_ФРАГМЕНТ СТРАНИЦЫ_.
——————————

1221 год. Великий князь владимирский Юрий Всеволодович направляет свои войска в землю ливов, осаждает Ригу; эсты снова поднимают всеобщее народное восстание. Война идет с переменным успехом. Ни Риги, ни Ревеля взять не удалось, отбить Вильянди тоже. Правда, у русских и эстов оставалась еще сильная крепость Юрьев, основанная два века назад Ярославом Мудрым.

1223 год. Прибалтика истекает кровью; и я не знаю, что это — слезы сосен или кровь людей запеклись и закаменели в красном прибалтийском янтаре…

Старейшины эстов снова прибыли, как пишет тот же немецкий хронист Генрих Латвийский, «в Руссию с деньгами и многими дарами попытаться, не удастся ли призвать королей русских на помощь против тевтонов и всех латинян».

Любознательный Читатель. Но ведь это был год, когда «короли русские» почти все полегли на Калке!

——————————

_ПРЕДОСТАВЛЕННЫЕ МАТЕРИАЛЫ_.
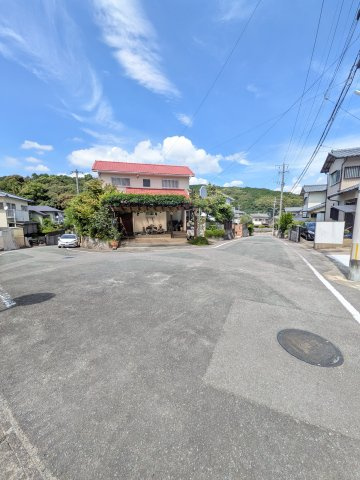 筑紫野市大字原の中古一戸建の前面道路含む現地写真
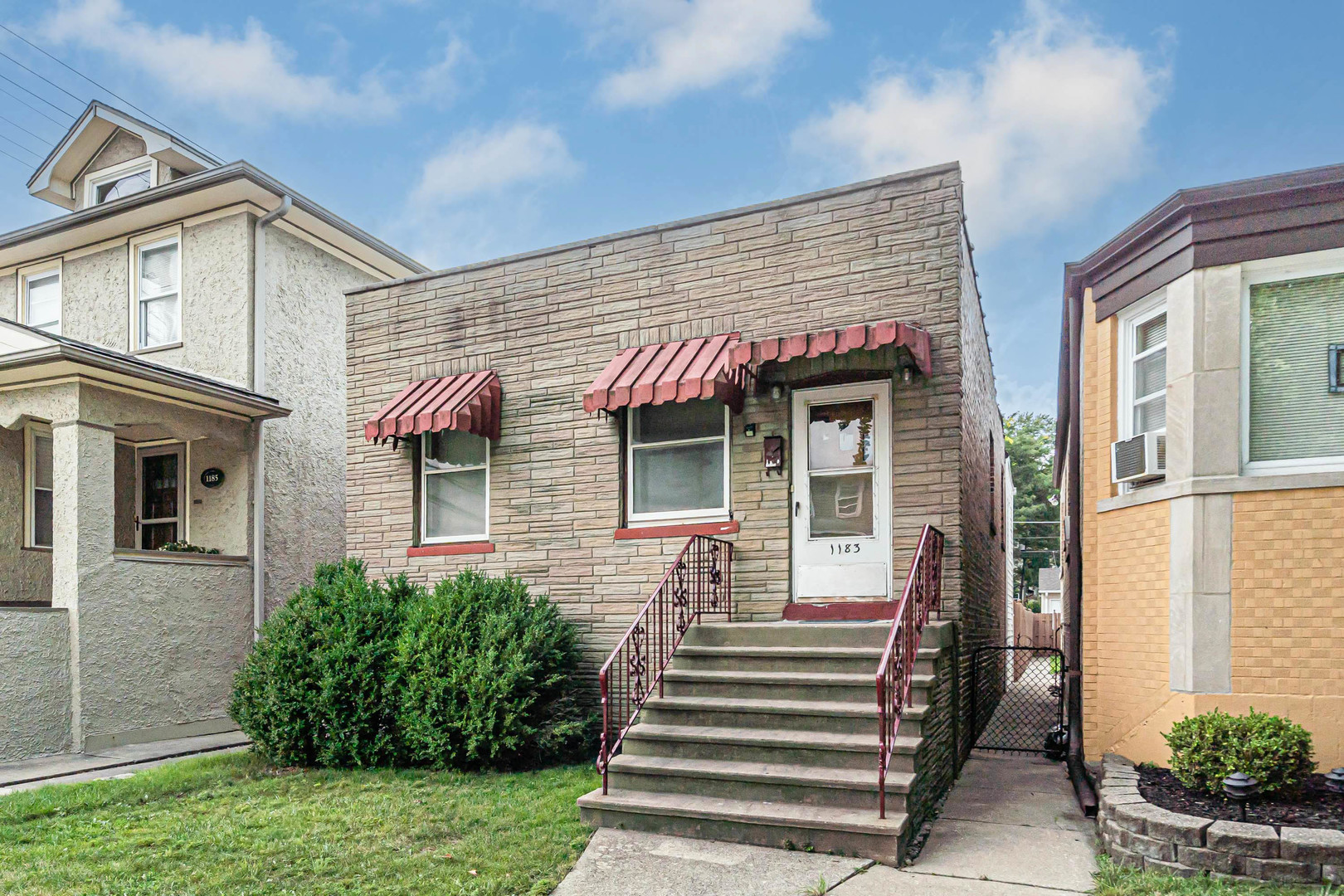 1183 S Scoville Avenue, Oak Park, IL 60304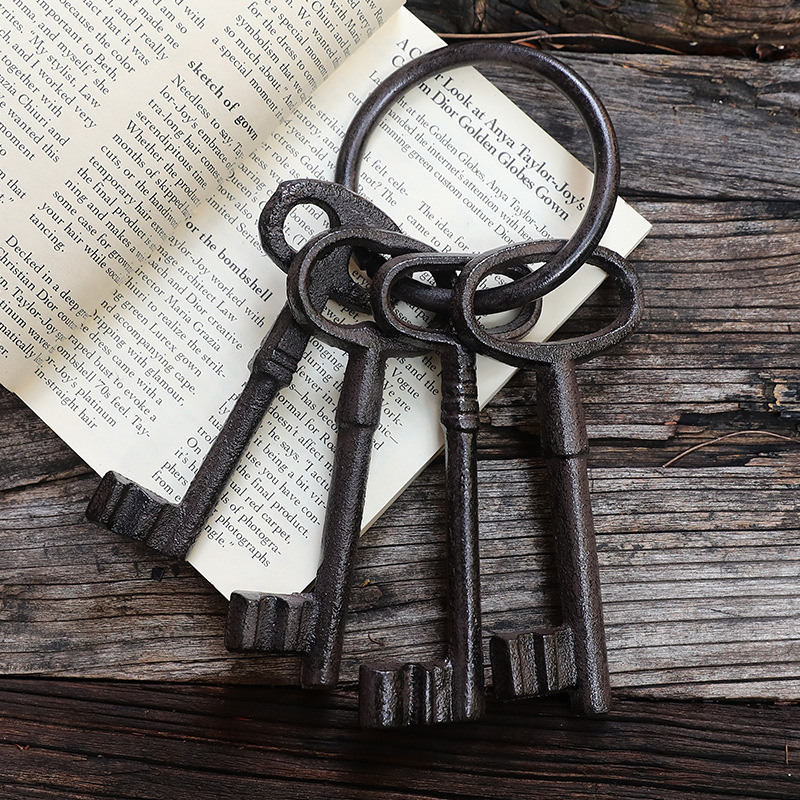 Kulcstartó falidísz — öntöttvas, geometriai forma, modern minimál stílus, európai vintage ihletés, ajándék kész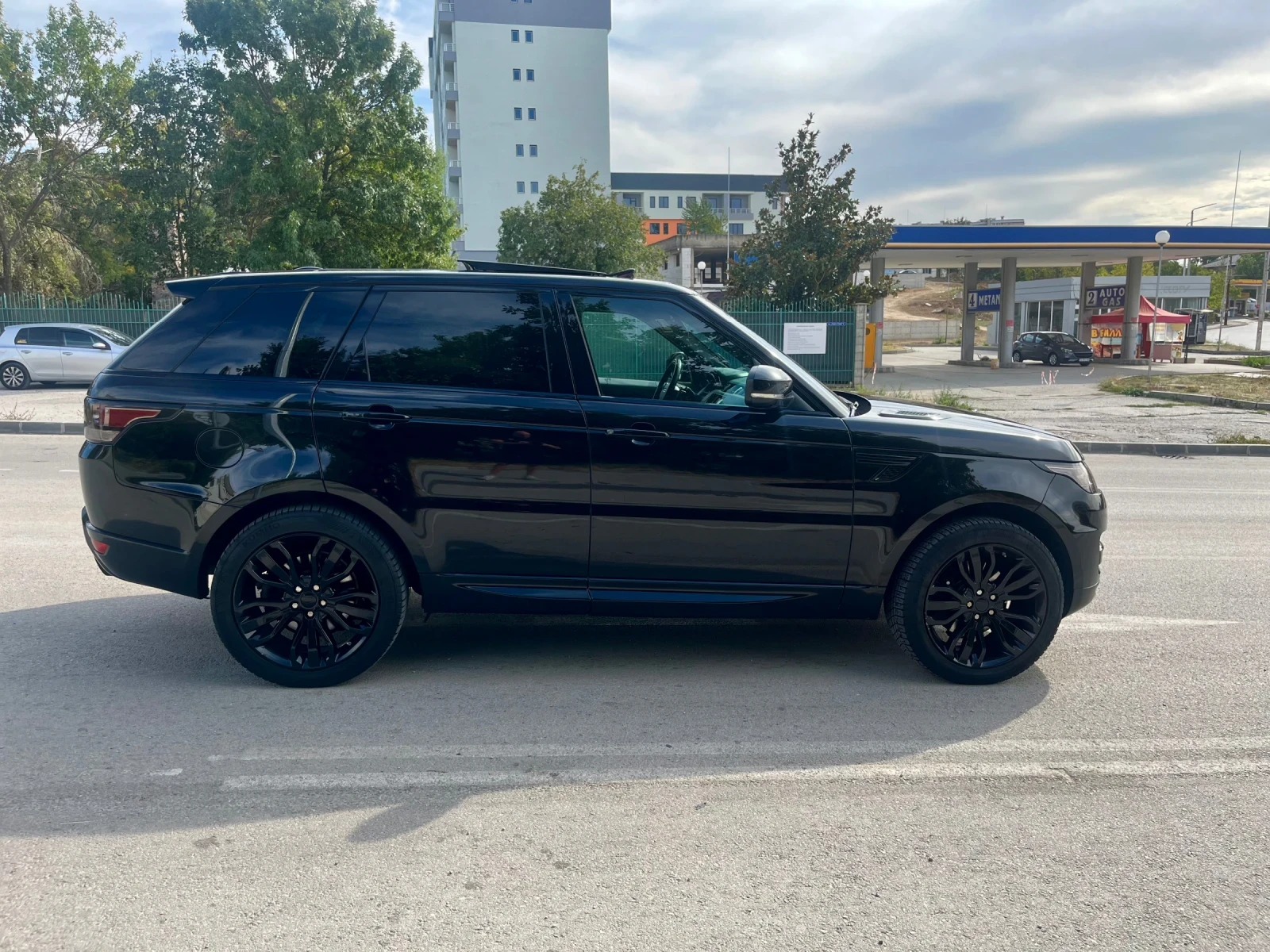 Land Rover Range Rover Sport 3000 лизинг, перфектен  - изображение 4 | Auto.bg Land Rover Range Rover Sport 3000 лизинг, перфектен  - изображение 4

——————————

_ЗАДАНИЯ_.
1. Кто, согласно фрагменту о войне в Прибалтике, основал крепость Юрьев?
2. Отредактируйте фрагмент о войне в Прибалтике: перепишите отрезок от «Старейшины эстов снова» до «полегли на Калке!» включительно, заменив «тевтонов» на «немцев».

_ОТВЕТЫ ПО ПОРЯДКУ_.
1. Ярослав Мудрый.

2.
Старейшины эстов снова прибыли, как пишет тот же немецкий хронист Генрих Латвийский, «в Руссию с деньгами и многими дарами попытаться, не удастся ли призвать королей русских на помощь против немцев и всех латинян».

Любознательный Читатель. Но ведь это был год, когда «короли русские» почти все полегли на Калке!